Galaxy doesn’t want to repeat the mistake of over-reliance on a single business or a single client. That’s probably why its president, Christopher Ferraro, wants the company to focus on a multi-tenant, multi-campus strategy.
But how will it fund these multiple sites, each requiring capital-intensive computing power, cooling equipment, and other infrastructure?
At Phase-1 of the Helios data centre, CoreWeave’s end customer using the GPUs is a multi-trillion-dollar investment-grade public company. This credit quality flows down to Galaxy’s financing terms for its future data centre projects.
Galaxy Dual Business Mode
Galaxy Digital’s two businesses are evolving with different capital needs, earnings profiles, and visibility. They seem to add little synergy and have no apparent reason to be run under the same entity. So, why not split them?
The company isn’t convinced that the segments will stay uncorrelated.
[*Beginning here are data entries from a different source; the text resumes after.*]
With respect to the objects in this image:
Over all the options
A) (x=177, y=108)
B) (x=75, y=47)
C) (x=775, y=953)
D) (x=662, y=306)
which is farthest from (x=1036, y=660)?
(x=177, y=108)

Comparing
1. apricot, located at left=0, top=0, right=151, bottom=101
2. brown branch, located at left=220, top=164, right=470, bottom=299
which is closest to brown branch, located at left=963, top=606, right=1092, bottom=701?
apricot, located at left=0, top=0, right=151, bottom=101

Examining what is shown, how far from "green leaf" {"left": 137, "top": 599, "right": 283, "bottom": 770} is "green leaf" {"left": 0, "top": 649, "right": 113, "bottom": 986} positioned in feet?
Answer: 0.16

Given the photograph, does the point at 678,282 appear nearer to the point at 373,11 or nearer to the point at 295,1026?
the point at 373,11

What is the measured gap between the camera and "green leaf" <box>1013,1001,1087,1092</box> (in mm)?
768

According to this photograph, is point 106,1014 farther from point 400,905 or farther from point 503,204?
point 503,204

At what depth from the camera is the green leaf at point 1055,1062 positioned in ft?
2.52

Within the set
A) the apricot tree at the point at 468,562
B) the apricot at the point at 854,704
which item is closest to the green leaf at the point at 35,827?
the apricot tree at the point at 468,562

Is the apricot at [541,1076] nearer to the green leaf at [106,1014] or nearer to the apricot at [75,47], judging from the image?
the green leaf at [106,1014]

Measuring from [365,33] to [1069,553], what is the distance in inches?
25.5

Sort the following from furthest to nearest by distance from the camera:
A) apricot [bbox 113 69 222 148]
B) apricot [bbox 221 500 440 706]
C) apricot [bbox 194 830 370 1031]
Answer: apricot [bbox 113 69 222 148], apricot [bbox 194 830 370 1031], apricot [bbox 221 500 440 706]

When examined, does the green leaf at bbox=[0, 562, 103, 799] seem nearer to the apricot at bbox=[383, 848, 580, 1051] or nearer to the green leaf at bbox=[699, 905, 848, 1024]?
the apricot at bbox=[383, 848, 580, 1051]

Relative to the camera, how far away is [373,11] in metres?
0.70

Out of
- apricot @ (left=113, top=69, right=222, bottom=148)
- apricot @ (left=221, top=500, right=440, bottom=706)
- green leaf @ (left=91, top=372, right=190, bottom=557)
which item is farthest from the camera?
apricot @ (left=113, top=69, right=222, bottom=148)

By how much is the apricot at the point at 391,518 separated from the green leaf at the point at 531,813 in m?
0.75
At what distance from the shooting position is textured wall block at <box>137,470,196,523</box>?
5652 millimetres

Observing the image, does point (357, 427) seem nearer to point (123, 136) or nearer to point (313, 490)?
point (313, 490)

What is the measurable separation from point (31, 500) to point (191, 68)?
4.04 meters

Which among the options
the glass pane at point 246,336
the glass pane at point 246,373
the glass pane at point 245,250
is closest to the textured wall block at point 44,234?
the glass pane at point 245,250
Most will see Galaxy as a simple crypto company about to spin off a data centre. But they miss out on the link that connects its crypto trading and data centre operations. When Galaxy’s data centre segment generates a billion dollars in annual revenue at 90% EBITDA margins, it can afford to run a crypto infrastructure business through bear markets without flinching.
While the data centre covers the fixed costs, the crypto business provides upside when markets turn. In that model, Galaxy’s cost of capital across both businesses falls because each one de-risks the other. The crypto business doesn’t need to generate enough margin to survive a downturn on its own. It can help the business stay afloat, as it did in Q1 2026, if it just covers its variable costs. The data centre can work independent of token prices, as it gets its demand from hyperscalers rusing to lock up computing power. But sharing balance sheet with a cash-generating crypto business gives Galaxy flexibility to self-fund early-stage development costs and move faster on new sites than a standalone data centre startup could.
None of this is conclusive. It’s the first quarter that gave signs of decorrelation as an observation. For it to be a pattern, the thesis needs to hold across the next 2-3 quarters.
What cannot be debated, though, is that the structure Galaxy is building is in the right direction. While its data centre business offers high-margin, contracted, predictable income, its trading segment offers low-margin, high-volume, cyclical crypto trading.
Three more quarters like this one, and Novogratz says he’ll celebrate.
That’s it for this week’s quantitative analysis. I will be back with the next one.